# YOUR GOAL
From the records below, output exactly the lines starting at the line with "ชุดเซตเสื้อ+กระโปรง BTS (ชื่อเมมเบอร์)" and ending at the line with "高中地理会考总复习资料.doc", both of them included, but no pictures.

# MATERIAL PROVIDED

----

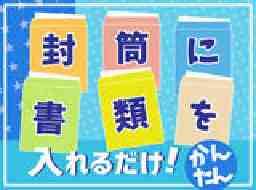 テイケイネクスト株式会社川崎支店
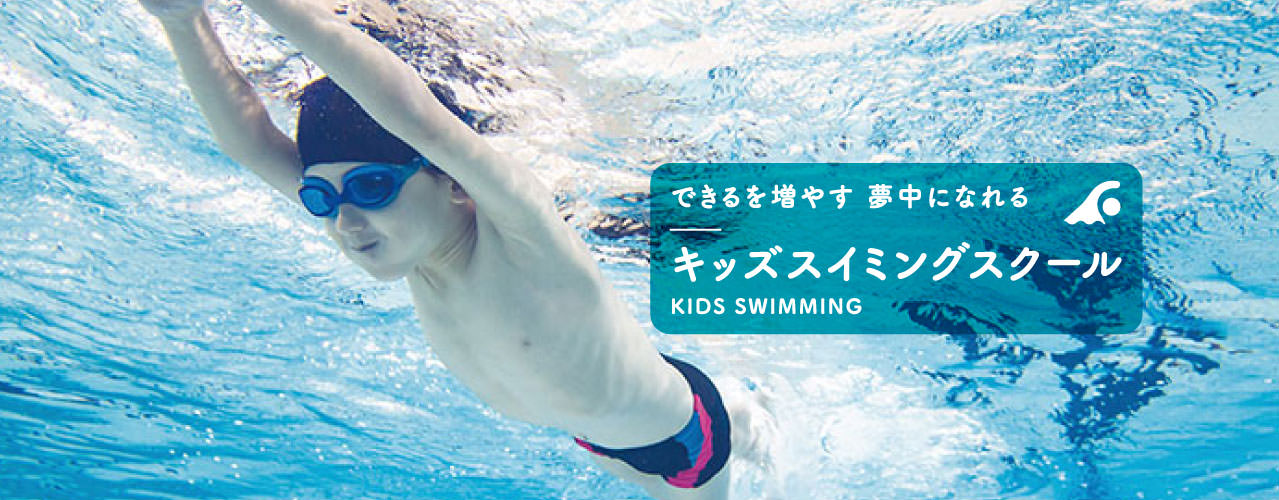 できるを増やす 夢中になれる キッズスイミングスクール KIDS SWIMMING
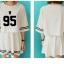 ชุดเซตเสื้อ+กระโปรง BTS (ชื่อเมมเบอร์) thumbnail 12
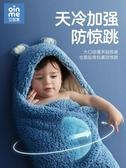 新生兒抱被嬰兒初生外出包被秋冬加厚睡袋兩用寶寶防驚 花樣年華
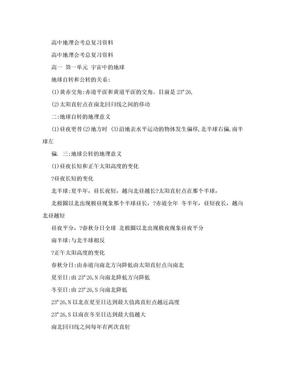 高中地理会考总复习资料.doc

----

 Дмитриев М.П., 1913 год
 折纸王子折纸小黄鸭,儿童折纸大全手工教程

----

# EXERCISE ANSWER
 ชุดเซตเสื้อ+กระโปรง BTS (ชื่อเมมเบอร์) thumbnail 12
 新生兒抱被嬰兒初生外出包被秋冬加厚睡袋兩用寶寶防驚 花樣年華
 高中地理会考总复习资料.doc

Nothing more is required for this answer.